Methane is the easier of the two to obtain, handle and use. We'll
have a healthy supply of it for decades after natural gas wells lose
their fizz. It bubbles out of thousands of landfills nationwide,
and isn't going to stop unless we stop dumping garbage (which may
happen). It can be liquefied at temperatures (99 K) where air is
still a gas, and has a liquid density of 0.424. Hydrogen is
touchier stuff, not turning to liquid until the temperature gets down
to twenty... Kelvin, and is extremely light even as a liquid with a
specific gravity of about 0.070. (Strangely, there's about 50% more hydrogen in a liter of liquid methane than there is in a liter of liquid hydrogen.)
Suppose we were going to fuel a 767 with this stuff, and the aircraft requires about the same amount of energy regardless of the specific fuel used. A 767-200E carries 23,980 gallons (90,770 liters) of Jet-A, which is approximately the composition of kerosene. The density, energy/weight and energy/volume ratios of kerosene, liquid methane and liquid hydrogen stack up as follows:
Property / Fuel |
Kerosene |
Liquid CH4 |
Liquid H2 |
Density |
0.825 |
0.424
0.070
Energy, MJ/kg
45.9
55.5
146.5
Energy, MJ/l
37.9
23.5
10.26
Fuel required, kg
74,890
61,930
23,460
Fuel required, l
90,770
146,400
335,300
As we can see, liquid methane is a fairly well-behaved fuel, requiring only about 60% more volume than kerosene and weighing about 13 tons less for the same energy. It might even fit largely inside insulated wing tanks; if the volume penalty for insulation was 15% and the balance of fuel was held in external tanks, they would only require 69,000 liters of volume. This would fit in two tip tanks of 2 meters diameter and roughly 11 meters long; if they were made of two layers of 1.5mm aluminum with 5 cm of insulation between, the tanks would weigh about 600 kg each, or 1200 kg total. Liquid methane fuel would allow the aircraft to weigh almost 12 tons less fully fuelled, allowing roughly another 12 tons of cargo to be carried (minus allowances for drag losses on the new tankage). This is clearly within the realm of engineering feasibility. An airliner running on liquid methane might be a better aircraft in some ways than one running on kerosene.

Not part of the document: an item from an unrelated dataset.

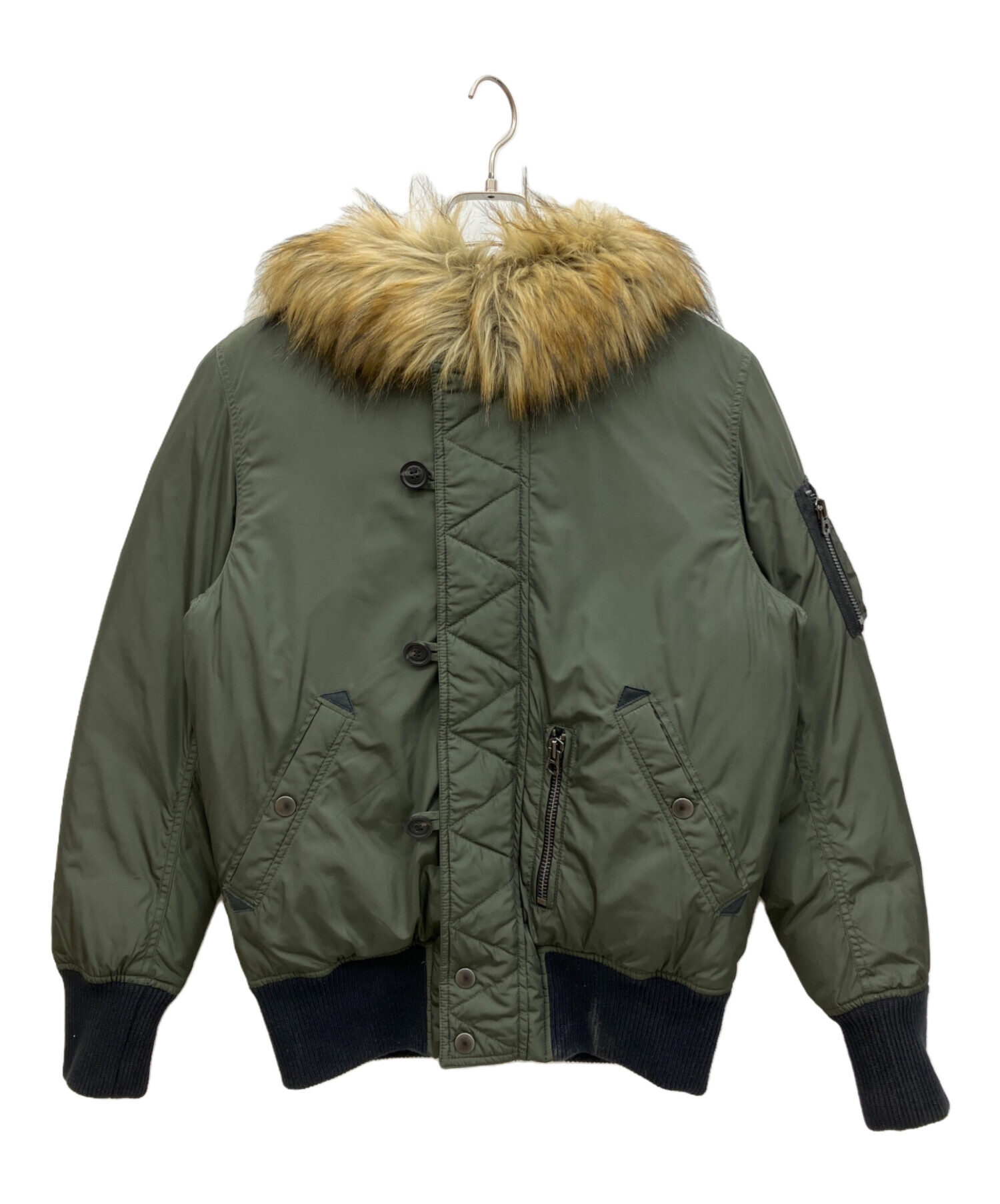 中古・古着通販】DIESEL (ディーゼル) N-2Bジャケット グリーン サイズ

Hydrogen is the outlier in all respects. The energy equivalent of a 757 full of kerosene is a mere 23 and a half metric tons, more than fifty tons lighter than the dinosaur juice. It's also close to four times the volume. Insulating wing and fuselage tanks is probably impractical; it's likely that the full load would have to be carried in external tanks, either on the wing tips or on pylons like outboard engines.

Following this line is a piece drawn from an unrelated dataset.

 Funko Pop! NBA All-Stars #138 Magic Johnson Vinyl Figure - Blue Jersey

Wherever you put them, they'd be monsters. A pair of 3-meter diameter tanks would have to be 24 meters long each, or half the overall length of the aircraft. Bulbous fairings below the fuselage wouldn't do it either; even if the lower cross-section was made square with extra volume, it would hold less than a third of the required fuel. A massive forward delta-shaped wing root strake might hold a fair amount, but I can't even guesstimate how much. Were the fuel to be divided among four separate 2.5 meter diameter tanks mounted at various points along the wing, each would have to be roughly 17 meters (56 feet) long. This is a serious design headache, and would probably be best implemented starting from a clean sheet of paper. The good news is weight. Were the tanks made of the same 2 layers of 1.5mm aluminum (strength provided by internal pressure, like a blimp), they would weigh perhaps 5 tons total. This would make the aircraft's fully-fuelled weight some 45 tons less than the conventional model, a large fraction of which could become extra cargo. Another bit of good news is hydrogen's chemical and thermodynamic properties; a liquid hydrogen engine can pressurize its fuel, use it to recover energy from expanded exhaust and hot turbine blades, and expand the resulting high-pressure gas through a turbine to yield extra energy.
So what's the verdict on air travel in a post-oil world? It depends, but if technology can make renewable fuel of any kind available at close to today's prices, we can bet that fleets will be scooting around the sky on it.